--- START ---

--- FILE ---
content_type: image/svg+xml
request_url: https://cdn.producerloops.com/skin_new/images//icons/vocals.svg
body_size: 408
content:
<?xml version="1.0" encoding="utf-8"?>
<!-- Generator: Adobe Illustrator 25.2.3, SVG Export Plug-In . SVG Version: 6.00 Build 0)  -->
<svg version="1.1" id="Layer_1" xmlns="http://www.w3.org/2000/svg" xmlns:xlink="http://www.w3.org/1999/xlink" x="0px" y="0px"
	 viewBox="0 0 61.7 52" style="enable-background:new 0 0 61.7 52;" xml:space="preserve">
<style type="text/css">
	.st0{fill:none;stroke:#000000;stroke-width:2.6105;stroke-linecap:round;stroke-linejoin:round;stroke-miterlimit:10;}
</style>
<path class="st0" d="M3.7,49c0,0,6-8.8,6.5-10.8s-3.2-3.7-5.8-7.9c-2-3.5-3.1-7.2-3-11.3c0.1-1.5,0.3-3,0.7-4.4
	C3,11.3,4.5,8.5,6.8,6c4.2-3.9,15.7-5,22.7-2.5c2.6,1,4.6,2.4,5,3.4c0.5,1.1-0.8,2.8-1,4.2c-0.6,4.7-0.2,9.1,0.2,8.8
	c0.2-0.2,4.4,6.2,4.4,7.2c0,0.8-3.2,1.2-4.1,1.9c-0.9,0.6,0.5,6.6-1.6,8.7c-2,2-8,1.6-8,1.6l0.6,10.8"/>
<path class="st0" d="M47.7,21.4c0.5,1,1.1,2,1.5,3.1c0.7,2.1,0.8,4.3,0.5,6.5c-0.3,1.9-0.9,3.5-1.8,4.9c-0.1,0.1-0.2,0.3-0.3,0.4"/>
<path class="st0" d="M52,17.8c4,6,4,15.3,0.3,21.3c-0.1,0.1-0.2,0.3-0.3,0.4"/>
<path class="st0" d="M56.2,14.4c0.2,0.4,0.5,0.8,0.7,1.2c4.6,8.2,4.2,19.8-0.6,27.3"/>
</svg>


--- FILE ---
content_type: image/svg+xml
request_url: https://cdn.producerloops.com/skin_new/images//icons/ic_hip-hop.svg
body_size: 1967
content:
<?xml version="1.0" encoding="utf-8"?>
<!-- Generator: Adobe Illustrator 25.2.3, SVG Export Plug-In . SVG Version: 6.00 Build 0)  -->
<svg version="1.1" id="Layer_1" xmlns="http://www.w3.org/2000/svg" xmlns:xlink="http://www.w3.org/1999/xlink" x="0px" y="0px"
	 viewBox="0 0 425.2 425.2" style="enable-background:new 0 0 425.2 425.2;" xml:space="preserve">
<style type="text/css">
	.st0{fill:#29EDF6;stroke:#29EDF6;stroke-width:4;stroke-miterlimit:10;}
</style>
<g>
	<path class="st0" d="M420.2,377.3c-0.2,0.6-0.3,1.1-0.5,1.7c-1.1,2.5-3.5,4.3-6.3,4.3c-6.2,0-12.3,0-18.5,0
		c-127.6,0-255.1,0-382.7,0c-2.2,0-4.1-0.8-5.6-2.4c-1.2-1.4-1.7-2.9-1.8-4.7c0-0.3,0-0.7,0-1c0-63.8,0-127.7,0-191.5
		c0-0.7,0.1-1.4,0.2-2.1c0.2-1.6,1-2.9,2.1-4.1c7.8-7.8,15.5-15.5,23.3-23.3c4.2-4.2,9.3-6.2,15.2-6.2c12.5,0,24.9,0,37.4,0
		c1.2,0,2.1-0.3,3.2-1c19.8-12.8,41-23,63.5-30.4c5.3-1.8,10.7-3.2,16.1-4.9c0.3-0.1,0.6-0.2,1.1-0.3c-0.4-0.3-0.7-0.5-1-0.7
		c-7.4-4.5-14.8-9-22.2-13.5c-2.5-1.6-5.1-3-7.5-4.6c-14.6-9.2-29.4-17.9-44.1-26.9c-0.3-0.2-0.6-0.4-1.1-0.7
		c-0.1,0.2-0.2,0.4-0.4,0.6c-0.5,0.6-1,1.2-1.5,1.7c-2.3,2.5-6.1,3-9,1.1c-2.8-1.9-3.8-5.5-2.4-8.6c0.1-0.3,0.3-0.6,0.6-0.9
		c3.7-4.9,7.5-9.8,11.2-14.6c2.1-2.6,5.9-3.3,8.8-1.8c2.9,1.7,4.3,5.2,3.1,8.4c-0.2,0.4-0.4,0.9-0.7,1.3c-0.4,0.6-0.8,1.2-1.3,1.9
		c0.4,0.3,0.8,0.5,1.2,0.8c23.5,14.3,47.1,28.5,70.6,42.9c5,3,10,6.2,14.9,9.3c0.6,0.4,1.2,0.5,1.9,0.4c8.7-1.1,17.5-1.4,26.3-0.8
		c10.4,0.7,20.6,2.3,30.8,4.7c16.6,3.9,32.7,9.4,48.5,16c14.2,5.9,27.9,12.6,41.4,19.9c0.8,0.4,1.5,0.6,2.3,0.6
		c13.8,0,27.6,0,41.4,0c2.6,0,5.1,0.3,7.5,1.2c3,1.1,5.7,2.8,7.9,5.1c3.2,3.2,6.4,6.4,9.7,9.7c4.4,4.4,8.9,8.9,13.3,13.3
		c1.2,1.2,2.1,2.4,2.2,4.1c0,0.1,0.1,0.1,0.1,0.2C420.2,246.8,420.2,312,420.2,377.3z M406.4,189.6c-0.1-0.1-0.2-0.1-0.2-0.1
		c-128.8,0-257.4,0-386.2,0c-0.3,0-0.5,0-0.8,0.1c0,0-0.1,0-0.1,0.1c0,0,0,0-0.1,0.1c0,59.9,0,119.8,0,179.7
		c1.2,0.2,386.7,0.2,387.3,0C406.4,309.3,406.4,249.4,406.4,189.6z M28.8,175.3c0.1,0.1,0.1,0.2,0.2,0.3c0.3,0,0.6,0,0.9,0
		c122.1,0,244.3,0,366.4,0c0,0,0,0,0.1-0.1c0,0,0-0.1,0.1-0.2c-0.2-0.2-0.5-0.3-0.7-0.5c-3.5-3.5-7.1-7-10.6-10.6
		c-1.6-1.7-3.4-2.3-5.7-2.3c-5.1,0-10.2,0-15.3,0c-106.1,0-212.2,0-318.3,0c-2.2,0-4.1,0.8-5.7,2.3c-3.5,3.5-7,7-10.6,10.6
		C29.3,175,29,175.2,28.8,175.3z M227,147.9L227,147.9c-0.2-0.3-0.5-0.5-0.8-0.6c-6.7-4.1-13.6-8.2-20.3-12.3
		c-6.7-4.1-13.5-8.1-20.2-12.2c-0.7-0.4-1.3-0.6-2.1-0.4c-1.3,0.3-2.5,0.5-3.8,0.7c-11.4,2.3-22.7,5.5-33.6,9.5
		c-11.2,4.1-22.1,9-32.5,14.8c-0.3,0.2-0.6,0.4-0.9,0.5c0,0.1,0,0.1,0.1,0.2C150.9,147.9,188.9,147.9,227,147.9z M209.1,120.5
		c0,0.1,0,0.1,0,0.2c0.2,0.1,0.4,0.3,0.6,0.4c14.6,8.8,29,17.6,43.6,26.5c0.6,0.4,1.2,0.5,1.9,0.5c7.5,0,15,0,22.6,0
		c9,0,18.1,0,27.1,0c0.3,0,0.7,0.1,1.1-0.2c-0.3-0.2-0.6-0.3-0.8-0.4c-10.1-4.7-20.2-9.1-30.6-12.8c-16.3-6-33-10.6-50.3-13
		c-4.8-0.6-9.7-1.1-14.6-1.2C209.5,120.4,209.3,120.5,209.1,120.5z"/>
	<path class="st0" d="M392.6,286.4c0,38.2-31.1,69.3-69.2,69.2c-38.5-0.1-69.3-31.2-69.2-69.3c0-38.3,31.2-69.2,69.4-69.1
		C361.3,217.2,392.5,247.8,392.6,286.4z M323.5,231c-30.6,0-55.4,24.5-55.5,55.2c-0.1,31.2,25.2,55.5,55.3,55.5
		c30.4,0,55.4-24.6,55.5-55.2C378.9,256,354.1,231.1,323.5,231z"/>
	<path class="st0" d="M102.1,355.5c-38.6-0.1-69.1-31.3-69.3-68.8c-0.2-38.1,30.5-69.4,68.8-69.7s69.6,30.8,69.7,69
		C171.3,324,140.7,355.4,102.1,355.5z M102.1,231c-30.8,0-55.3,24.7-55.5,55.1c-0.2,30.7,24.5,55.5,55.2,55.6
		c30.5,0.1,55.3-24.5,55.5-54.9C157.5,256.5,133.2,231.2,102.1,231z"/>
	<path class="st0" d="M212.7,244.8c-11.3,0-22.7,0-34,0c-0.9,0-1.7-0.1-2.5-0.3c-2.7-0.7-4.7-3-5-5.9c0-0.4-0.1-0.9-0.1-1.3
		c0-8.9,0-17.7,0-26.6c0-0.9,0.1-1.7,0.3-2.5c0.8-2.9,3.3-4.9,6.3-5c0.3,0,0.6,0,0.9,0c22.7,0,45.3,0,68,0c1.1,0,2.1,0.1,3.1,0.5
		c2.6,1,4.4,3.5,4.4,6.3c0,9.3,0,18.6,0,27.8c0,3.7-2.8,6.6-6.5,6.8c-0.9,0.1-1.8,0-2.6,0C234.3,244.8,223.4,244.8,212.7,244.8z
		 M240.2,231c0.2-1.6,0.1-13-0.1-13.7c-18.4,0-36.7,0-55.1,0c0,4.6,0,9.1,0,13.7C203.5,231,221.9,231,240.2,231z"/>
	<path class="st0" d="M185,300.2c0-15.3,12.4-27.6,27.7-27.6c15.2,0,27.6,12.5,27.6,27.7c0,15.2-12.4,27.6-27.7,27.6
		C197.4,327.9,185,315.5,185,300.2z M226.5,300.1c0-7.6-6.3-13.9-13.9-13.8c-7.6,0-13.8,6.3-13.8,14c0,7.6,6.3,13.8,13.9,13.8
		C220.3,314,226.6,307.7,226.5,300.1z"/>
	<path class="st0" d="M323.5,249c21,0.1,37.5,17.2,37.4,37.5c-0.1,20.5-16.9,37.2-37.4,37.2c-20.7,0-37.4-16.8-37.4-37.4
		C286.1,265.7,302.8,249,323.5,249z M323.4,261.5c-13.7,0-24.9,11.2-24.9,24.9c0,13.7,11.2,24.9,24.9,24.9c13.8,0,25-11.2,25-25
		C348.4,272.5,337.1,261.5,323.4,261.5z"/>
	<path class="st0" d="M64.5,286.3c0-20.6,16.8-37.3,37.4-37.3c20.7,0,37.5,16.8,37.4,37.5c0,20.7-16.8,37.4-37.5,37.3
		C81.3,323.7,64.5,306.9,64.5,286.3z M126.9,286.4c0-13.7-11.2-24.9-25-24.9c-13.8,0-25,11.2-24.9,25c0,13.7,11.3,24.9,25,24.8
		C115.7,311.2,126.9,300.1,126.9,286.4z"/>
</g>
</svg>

--- END ---

=== Assignment ===
A single number is the answer here: how many lines above carry the string "https"?

=== Your response ===
2